Meet Our Instructors



Rozzell Medina (he/him), Lead Instructor

Rozzell's passion for teaching is rooted in a belief that people learning together, in community, can greatly improve people's lives and our society as a whole. However, this won't happen if we model our classrooms and learning communities after institutions that harm people and the health of our society. So Rozzell looks to nature, Indigeneity, art, and liberation for inspiration to create healthy and creative learning communities. In addition to managing programs and serving as the lead instructor of Humanity in Perspective, Rozzell is the festival director of the Portland EcoFilm Festival. Previously, he founded and directed the creative learning nonprofit, Public Social University, which transformed art galleries, cafes, museums, and public parks into free,  temporary community schools. He also directed the Chiron Studies program at Portland State University, which enabled students to create, design, and instruct official, for-credit classes.

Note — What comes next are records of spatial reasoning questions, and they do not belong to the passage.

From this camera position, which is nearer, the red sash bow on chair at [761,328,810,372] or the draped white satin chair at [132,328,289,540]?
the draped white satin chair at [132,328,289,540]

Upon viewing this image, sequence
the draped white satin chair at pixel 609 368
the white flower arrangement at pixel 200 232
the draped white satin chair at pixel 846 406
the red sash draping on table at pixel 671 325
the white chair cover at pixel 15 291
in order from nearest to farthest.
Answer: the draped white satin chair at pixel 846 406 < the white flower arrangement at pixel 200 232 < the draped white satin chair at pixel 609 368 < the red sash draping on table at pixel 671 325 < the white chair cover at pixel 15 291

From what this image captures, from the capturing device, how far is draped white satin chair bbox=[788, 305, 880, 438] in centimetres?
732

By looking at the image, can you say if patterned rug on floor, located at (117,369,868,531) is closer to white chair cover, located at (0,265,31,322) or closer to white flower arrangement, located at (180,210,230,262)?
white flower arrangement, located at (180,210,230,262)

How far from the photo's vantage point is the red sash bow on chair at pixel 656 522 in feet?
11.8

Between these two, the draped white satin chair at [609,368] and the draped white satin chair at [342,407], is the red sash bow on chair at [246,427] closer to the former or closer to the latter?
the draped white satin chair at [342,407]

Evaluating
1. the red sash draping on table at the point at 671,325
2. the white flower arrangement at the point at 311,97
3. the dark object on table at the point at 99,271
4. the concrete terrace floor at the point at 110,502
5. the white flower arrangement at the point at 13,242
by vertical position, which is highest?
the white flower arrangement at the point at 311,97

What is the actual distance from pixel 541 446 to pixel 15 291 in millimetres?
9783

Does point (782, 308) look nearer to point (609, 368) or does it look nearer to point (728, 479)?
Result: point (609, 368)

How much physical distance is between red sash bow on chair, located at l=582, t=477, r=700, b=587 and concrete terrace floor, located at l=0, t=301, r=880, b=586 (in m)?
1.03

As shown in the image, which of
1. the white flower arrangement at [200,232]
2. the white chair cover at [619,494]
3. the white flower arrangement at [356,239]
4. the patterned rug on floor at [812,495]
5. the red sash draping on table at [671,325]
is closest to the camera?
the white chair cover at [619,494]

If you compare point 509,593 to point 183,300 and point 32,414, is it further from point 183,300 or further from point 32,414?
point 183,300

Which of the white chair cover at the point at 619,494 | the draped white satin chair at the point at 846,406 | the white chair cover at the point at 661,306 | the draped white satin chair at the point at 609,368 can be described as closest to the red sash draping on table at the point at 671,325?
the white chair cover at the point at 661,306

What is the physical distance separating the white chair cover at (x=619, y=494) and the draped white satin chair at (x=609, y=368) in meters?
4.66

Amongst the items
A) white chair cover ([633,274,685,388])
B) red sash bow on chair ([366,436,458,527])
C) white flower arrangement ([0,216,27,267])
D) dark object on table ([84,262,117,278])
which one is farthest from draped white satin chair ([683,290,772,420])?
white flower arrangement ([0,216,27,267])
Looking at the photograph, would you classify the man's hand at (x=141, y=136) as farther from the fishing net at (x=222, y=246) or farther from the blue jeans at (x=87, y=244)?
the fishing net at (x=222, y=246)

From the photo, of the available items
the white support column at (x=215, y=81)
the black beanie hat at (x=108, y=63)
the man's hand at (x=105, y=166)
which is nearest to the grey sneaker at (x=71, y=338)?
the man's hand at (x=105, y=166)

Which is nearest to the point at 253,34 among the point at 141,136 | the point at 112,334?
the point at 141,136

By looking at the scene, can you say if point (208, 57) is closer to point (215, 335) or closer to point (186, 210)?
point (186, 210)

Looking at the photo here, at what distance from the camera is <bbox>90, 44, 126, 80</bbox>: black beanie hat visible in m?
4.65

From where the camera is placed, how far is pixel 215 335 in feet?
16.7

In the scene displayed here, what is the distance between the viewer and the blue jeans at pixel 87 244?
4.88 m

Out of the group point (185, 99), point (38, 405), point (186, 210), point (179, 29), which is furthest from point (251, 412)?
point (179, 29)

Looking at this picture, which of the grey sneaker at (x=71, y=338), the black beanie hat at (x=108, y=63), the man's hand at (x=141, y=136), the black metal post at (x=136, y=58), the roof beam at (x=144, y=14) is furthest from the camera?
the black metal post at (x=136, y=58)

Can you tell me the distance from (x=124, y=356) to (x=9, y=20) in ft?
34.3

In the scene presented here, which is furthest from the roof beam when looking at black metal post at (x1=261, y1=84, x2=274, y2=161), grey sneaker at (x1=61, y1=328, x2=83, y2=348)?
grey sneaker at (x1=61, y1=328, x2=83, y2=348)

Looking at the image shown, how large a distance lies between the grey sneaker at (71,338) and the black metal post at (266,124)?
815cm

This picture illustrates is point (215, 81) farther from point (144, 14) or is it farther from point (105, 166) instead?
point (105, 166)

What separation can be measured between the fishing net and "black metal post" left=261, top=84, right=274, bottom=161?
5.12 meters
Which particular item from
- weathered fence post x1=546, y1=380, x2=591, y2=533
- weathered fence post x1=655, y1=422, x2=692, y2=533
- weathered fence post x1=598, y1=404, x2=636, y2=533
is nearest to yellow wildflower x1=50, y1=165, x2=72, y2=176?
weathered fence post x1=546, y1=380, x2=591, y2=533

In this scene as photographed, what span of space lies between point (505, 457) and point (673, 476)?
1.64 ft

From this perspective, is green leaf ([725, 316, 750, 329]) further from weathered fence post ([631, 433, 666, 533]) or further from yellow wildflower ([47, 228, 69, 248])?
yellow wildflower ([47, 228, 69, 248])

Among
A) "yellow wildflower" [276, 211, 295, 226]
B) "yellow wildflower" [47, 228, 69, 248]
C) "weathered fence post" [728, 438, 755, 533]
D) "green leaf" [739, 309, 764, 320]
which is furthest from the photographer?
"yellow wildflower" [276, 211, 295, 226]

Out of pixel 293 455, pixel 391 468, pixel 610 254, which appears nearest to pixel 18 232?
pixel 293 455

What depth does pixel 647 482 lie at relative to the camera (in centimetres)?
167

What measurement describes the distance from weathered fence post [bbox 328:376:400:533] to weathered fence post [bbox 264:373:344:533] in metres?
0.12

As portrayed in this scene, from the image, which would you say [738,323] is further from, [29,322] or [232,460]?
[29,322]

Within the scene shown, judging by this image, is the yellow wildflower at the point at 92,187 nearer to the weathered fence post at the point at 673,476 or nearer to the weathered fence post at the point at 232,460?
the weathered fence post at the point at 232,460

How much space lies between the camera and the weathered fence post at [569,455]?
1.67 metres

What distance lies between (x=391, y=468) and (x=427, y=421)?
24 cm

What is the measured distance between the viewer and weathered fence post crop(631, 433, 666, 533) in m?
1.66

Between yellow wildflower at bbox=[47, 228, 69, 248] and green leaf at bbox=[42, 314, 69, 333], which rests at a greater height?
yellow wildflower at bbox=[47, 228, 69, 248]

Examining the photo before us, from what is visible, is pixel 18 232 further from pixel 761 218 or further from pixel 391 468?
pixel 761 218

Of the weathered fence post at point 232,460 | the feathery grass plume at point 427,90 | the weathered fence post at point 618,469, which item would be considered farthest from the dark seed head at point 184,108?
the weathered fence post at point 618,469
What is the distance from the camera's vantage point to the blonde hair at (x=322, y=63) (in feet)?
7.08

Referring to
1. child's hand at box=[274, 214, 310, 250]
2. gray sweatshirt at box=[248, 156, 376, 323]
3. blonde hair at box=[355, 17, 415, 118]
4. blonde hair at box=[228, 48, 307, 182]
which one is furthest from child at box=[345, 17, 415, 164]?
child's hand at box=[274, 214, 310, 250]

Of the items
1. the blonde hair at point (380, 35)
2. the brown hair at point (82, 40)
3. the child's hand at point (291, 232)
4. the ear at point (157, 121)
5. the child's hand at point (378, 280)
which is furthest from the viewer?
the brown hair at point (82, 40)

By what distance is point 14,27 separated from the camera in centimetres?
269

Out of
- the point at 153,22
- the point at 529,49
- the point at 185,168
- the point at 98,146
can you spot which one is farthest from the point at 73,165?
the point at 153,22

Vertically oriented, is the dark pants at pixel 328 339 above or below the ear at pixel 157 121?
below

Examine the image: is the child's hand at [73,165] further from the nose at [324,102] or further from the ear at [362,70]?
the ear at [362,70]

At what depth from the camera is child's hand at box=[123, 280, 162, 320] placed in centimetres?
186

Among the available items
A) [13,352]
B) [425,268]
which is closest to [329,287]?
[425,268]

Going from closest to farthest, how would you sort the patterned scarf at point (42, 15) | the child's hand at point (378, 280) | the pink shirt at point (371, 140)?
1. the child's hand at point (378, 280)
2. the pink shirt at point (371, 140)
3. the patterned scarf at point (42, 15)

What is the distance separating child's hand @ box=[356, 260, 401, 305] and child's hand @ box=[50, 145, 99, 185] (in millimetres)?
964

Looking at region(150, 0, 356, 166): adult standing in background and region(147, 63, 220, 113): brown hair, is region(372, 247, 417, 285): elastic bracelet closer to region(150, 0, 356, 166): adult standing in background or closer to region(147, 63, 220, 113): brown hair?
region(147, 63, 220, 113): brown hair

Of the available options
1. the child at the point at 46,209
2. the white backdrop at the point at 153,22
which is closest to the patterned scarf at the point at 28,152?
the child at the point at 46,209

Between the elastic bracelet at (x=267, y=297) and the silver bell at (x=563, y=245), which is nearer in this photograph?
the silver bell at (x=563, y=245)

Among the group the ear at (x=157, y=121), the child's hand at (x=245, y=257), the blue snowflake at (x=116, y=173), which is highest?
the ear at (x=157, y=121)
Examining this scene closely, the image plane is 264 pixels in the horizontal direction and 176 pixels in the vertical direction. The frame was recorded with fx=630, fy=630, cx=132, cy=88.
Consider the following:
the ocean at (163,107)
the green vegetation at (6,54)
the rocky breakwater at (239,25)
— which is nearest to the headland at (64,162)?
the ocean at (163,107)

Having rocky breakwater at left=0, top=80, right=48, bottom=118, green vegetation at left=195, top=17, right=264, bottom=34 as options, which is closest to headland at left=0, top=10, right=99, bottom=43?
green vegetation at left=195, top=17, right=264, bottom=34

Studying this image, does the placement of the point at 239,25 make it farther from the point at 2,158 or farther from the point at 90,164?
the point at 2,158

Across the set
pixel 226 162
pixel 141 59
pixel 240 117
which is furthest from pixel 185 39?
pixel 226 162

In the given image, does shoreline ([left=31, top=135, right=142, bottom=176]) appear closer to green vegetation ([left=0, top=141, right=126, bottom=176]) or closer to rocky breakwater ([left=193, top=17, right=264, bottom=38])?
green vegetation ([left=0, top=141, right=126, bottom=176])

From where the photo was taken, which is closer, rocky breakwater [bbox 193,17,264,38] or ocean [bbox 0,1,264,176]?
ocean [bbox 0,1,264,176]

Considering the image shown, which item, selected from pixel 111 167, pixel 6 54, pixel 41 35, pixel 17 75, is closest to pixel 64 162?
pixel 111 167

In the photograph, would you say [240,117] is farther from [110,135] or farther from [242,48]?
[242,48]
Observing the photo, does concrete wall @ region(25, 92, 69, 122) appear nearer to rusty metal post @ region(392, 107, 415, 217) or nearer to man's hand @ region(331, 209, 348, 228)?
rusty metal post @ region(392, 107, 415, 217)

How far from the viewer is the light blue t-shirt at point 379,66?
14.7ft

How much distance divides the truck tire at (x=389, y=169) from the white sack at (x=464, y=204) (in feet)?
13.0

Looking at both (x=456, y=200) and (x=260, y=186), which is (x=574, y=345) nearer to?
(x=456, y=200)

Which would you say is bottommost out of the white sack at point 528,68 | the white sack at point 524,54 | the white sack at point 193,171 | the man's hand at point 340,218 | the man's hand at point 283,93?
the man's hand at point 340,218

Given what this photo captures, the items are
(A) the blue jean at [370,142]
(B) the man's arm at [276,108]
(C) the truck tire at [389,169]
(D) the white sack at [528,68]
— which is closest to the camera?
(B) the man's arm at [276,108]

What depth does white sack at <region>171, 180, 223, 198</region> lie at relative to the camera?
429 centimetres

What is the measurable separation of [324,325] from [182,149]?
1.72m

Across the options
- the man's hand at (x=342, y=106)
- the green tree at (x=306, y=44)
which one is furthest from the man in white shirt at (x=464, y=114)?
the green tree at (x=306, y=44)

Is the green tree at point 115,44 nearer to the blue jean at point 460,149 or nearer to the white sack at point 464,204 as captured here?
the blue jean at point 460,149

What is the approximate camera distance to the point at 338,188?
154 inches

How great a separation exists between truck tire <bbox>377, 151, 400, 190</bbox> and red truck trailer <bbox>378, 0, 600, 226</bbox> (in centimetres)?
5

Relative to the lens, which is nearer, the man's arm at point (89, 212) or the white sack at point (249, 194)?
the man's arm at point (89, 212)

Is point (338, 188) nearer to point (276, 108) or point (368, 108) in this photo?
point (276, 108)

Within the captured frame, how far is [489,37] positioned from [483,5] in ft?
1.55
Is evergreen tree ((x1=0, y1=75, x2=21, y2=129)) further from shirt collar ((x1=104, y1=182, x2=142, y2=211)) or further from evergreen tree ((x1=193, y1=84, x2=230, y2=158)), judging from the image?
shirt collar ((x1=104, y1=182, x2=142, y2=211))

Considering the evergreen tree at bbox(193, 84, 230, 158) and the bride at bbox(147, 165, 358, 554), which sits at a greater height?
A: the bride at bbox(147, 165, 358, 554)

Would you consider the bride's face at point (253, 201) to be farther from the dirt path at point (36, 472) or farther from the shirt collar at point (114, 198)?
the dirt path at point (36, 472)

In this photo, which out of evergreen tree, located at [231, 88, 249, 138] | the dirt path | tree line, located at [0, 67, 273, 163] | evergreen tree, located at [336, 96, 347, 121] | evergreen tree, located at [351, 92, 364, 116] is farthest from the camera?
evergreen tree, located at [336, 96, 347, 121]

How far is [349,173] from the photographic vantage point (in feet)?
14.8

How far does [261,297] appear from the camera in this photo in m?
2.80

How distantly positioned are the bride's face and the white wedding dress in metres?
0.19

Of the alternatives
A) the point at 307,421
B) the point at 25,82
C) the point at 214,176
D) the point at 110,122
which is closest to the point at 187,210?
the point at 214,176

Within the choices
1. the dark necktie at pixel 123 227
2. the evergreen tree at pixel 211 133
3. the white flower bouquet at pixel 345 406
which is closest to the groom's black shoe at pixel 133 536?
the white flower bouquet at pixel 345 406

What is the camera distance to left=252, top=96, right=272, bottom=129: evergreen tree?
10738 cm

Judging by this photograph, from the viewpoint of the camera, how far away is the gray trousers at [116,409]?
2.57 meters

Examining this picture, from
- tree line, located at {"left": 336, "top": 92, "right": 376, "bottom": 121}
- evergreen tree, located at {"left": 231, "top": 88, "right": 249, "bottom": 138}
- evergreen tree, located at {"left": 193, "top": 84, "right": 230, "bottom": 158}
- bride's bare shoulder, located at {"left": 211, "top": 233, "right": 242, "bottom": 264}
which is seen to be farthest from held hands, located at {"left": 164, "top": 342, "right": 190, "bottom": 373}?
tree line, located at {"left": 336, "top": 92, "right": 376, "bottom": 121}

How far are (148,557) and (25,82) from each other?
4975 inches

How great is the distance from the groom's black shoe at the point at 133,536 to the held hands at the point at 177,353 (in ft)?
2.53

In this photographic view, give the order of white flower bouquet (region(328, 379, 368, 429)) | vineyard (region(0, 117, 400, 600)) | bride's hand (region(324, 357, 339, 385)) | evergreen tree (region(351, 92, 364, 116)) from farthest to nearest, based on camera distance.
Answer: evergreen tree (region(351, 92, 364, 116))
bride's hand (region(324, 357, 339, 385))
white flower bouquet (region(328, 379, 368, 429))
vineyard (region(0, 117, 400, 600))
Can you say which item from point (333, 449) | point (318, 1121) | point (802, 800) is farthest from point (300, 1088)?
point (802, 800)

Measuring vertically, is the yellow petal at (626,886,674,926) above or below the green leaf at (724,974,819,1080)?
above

Rozzell grew up in and around Choctaw, Oklahoma; San Francisco, California; and San Antonio, Texas. He has lived in Portland for about 20 years, though he loves wandering off now and then, mostly to visit ancestral homelands in Mexico and New Mexico.

 

Christopher Ian Foster is the author of Conscripts of Migration: Neoliberal Globalization, Nationalism, and the Literature of New African Diasporas (2019). He served as an Assistant Professor of English and Africana Studies at Jackson State University and James Madison University after receiving a Ph.D. in English from the Graduate Center of the City University of New York (2015). He has published widely in postcolonial and diaspora studies and has taught courses on globalization for the International Studies Program at Colorado State University. He lives in Portland with his partner and currently teaches in the Black Studies and International & Global Studies departments at Portland State University.
 

Eben Pindyck has written for The New York Times MagazineThe New Yorker, and VICE, among others. He was an O'Brien Fellow in Public Service Journalism at Marquette University.

 

Manya Yana Campos is a Xicana poet, multidisciplinary artist, educator and mother creature. She has been published in Ofrenda magazine, We’Moon, and The Jefferson Journal. She is the author of two chapbooks, Blue Corn, Mixed Masa, and the Occasional Magic Trick and a look of defiance. radiant. She just completed a hybrid manuscript titled Legalize My Mother and is a two-time recipient of the Haines & Friends Visual Arts Grant for her multimedia installation, Latina Geniuses are everywhere. Manya received her MFA from Pacific Northwest College of Art.